DAC Technologies (DAAT)

DAAT (sec) Gun cleaning and safety equipment business. Wal*Mart is a big customer.

Last time I had bad vibes. Are those vibes any better now?

10-Q for period ending March 31, 2006:
Still 6.3 million shares as expected.
AR is up, still have a "due from factor" asset, inventories are down.

Revenues are up somewhat. 35% gross margins. 7% net margins. Cash flow from ops is still negative: inventories and AR to blame. Yeah, I still don't like it.

Comments:
Bruce, don't forget that DAAT's cash flow cycle looks worst in the first half of the year. Like a lot of retailers/distributors, they have to gear up for the Q3 and Q4 seasons which are their best.

DAAT had positive cash flow over the course of FY05 (+$102k v -$400k y/y).
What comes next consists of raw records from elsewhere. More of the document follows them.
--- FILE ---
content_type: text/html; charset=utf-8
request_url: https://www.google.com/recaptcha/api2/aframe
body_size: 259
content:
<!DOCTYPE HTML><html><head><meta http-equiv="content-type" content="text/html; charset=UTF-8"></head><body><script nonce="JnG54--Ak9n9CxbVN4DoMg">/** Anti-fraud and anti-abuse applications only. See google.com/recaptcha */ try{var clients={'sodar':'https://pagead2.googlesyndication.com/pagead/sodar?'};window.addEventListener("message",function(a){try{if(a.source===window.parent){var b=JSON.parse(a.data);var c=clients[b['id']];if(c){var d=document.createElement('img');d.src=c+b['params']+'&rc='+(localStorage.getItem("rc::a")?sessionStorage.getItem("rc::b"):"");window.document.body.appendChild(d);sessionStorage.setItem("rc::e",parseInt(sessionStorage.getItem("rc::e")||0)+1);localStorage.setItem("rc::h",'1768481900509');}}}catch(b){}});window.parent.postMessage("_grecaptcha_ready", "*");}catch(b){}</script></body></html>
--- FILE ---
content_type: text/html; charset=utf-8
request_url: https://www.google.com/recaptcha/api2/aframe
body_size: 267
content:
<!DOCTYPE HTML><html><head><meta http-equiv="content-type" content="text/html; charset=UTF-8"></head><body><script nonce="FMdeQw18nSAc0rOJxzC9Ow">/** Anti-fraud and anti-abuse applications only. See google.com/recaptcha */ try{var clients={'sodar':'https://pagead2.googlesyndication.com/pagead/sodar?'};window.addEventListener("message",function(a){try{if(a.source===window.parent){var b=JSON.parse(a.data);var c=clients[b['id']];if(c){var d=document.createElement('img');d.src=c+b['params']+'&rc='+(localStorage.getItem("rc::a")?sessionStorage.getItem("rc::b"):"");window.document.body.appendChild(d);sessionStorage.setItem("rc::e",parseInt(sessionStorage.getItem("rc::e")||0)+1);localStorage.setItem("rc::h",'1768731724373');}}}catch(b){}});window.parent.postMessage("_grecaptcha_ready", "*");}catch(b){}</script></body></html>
Nice improvement.

Debt is miniscule at 236k at year-end. (6% of SE).

The two biggest problems for DAAT to overcome right now: margin pressures and exposure to consumer/retail. The market seems to think that they will have a slowdown in earnings this year; the stock trades at 10x TTM earnings. The company has guided for 20% growth in sales and earnings this year. How did they do in that forecast so far? Q1 revs were up 22% y/y and net income was up 18%. EPS growth looked flat due to rounding. Actual: 0.032 v 0.027.

Q1 is the weakest quarter of the year, followed by Q2. Q4 is the strongest. Q2 results should be out by mid August.
 
Yeah, what you write makes a lot of sense.